We have been talking about Johnson & Johnson’s attempt to skirt liability by shifting liability to a subsidiary that has no connection to the product nor the harm it caused for more than a year now, and we finally have some good news as to whether the so called ‘Texas Two-Step’ passes legal scrutiny.

This week, the 3rd Circuit answered the question clearly and cleanly in the negative, and the consequences are massive.

Massive Consequences

The decision stops J&J from diverting nearly 40,000 lawsuits into its newly created subsidiary, LTL Management LLC, then declaring it bankrupt.

Both sides appear to agree that this strategy was only designed to save the company billions from liability in the talcum powder cases.

The 3rd Circuit ruled that only companies in “financial distress” can declare bankruptcy, noting that J&J had agreed to fund LTL’s liabilities up to $61.5 billion.

The Court also noted that J&J had over $400 billion in equity value, a AAA credit rating and $31 billion in cash and marketable securities.

Good News, but…

While this is good news, it may not be the end of the story.

J&J has vowed to take the matter to the US Supreme Court, and results there may be unpredictable. J&J has promised to appeal, but if they lose or the Court declines the case, 38,000 ovarian cancer cases and over 400 mesothelioma cases could go forward to jury trials, unrestricted by bankruptcy issues.

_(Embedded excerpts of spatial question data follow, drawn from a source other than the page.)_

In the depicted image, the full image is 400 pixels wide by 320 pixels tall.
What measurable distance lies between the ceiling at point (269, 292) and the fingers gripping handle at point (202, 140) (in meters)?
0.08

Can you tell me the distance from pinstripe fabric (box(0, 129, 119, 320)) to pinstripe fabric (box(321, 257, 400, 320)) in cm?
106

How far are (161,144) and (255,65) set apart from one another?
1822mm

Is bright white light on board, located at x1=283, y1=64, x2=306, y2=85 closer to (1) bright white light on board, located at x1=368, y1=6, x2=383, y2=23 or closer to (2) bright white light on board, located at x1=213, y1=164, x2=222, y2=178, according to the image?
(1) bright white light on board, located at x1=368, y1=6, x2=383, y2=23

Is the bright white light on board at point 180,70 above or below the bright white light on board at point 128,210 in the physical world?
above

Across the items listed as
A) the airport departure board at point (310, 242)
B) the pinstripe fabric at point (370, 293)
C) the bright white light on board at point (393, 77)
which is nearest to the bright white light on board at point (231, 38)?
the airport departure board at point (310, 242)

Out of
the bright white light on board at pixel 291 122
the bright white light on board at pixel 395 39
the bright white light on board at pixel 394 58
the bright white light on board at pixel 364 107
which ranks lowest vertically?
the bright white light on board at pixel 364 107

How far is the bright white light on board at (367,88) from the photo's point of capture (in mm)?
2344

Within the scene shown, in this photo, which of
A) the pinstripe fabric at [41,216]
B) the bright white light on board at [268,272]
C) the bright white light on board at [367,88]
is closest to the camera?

One thing is for certain, however – this decision will affect much more than this case. 3M tried the same thing in the Combat Arms earplug cases.

Both J&J and 3M stocks have suffered since the ruling, pushing those defendants to the settlement table even faster.

Possible Limbo, but Stay Tuned

If the Supreme Court takes the case, things will likely be in limbo through 2024, but if they reject it, things could happen very quickly on the settlement front.

Neither J&J or 3M want this number of cases going to a jury.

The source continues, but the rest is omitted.